How do tell when my stylus is too much worn?

I have had my MC cartridge for about 5 years. I haven't kept a proper log but I would guess about 7-800 hrs. How can I tell BY LISTENING that it is worn enough to replace or retip? Does it get edgy or shrill or....?
I suspect that the change would be so gradual that it might be hard to tell, as the ear slowly accomodates.
Of course I should remove the cartridge and view under a microscope but un mounting and remounting is a perilous business that I would like to avoid.

I just got the CBS STR-100 test record which has some tests purported to reveal wear and excessive VTF. I haven't pulled out a worn stylus to see if it works yet, though.
It has been 18 plus months or so since this thread was last updated. Poster "rauliruega" is spot on with his comments, observations and recommendations. However, he mentions that Ortofon published data on stylus tip wear. I have never been able to find such a document and I called Ortofon asking for it. So I think he means Shure and JICO, both did similar research on stylus wear hours. Their work pointed toward 400 to 500 hours of life for advanced tip shapes.

I recently took the same journey that Poster "rmm" took. What is codified in this thread is the reason why I was so confused also about critical stylus wear and hour of play life. All of the opinions expressed here are not otherwise supported by empirical research. They should be, while current cartridge manufacturers give conflicting answers to the question on critical stylus wear.
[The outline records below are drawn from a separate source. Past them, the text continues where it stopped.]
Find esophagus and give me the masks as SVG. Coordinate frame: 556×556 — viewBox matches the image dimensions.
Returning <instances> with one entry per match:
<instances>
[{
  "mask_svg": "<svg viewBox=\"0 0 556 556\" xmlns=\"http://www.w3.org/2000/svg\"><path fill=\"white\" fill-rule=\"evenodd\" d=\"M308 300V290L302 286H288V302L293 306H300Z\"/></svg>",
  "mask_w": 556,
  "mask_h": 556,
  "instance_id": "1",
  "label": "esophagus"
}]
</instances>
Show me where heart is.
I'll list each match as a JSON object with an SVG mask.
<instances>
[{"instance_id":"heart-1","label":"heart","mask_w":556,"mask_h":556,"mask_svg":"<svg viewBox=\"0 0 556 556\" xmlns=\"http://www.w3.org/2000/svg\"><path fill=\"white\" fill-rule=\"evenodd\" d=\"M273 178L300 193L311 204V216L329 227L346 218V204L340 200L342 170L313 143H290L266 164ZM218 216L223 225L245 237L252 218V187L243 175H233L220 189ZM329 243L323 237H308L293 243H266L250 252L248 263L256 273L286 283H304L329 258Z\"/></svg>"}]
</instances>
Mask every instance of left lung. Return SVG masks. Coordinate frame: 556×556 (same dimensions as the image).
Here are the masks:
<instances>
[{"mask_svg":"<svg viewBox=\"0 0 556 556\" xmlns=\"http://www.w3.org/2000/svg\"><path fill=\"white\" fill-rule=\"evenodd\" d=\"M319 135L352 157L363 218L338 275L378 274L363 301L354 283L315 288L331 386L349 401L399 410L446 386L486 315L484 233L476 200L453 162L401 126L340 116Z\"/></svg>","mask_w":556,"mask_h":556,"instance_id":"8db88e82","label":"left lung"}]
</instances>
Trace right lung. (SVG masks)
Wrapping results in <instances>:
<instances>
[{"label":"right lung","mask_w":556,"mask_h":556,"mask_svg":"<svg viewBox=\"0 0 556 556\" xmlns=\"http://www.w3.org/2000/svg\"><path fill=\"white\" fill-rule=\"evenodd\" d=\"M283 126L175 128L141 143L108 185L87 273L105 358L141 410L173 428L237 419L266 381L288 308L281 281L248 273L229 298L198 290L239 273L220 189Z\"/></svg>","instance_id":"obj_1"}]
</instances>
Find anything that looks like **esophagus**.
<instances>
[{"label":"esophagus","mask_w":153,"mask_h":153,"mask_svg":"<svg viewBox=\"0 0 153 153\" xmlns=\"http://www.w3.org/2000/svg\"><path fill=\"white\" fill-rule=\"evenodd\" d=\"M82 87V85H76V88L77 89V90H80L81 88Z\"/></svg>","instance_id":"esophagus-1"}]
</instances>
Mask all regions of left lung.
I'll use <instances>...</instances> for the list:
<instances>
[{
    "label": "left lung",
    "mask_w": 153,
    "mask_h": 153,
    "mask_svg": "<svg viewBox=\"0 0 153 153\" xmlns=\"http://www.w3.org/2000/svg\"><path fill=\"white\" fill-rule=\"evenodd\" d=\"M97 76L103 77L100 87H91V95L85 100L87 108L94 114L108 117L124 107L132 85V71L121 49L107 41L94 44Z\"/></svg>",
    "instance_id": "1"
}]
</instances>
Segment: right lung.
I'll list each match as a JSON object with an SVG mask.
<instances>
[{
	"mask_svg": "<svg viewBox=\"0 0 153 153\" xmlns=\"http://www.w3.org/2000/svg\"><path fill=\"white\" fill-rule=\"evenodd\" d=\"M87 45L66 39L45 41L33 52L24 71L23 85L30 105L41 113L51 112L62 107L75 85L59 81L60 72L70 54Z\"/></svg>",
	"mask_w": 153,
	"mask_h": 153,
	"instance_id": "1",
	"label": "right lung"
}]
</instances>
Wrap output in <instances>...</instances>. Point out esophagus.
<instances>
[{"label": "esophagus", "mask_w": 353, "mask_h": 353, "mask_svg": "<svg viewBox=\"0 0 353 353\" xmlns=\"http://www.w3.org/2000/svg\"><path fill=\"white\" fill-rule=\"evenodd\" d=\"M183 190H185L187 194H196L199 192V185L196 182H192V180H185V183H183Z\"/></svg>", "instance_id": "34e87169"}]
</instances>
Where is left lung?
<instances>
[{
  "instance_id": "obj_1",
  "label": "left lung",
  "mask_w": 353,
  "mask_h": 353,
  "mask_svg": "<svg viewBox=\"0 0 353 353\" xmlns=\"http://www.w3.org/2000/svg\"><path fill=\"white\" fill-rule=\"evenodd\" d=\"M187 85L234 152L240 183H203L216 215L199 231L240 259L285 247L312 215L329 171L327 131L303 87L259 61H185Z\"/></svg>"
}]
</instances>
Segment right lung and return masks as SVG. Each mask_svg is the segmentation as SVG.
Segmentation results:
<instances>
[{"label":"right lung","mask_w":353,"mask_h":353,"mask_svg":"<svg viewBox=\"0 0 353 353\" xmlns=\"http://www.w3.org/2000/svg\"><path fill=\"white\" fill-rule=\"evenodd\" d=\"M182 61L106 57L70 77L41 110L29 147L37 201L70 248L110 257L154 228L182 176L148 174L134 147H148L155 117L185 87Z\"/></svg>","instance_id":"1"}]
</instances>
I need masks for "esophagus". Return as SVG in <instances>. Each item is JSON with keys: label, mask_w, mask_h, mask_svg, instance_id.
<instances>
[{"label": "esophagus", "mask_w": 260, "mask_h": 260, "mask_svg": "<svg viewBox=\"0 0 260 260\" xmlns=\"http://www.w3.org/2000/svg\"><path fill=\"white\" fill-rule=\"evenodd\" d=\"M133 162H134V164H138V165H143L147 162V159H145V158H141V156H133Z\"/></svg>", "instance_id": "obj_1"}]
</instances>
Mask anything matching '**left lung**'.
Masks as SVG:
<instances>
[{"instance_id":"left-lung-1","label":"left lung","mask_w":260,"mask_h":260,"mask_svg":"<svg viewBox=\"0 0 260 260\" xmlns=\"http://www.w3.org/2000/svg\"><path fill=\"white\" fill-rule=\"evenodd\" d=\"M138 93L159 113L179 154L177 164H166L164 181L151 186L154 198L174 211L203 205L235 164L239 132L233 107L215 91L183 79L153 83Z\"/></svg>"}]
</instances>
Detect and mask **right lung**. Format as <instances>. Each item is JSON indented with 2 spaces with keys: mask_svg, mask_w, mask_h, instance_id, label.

A record of my sojourn to learn how long stylus tips last is in print. As "rmm" did, I asked questions, and searched forums, looking for an answer. When I found, as in this thread, opinions that ranged all over the map, I did a deeper dive into the subject. This dive was driven to find out if my cartridge tip was worn to the point where it could damage my records. And I have a lot of records that I do not want to damage. I did not do any original research, while I am setting up to monitor my cartridge stylus tip with photomacrography. See this link to understand what that means:

I compiled everything I learned along the way into an written piece that was published in late May (2019) on The Vinyl Press. I found a lot of material on the subject that I believe will help answer your question.

See the link to my essay or discussion or article, whatever you want to call it, here:
Also, see this thread for a number of terrific responses to this article:

I think it’s pretty easy to compare used cartridge to a new cartridge (or rarely used one), i have multiple samples of the same cartridges. First thing to do is A/B test in the headphones, i have two identical turntables with two identical tonearms to do A/B test like that. If the used cartridge does not sound as good as the new one (or very low hrs one) then it’s time to think about new stylus (or new cartridge in better condition).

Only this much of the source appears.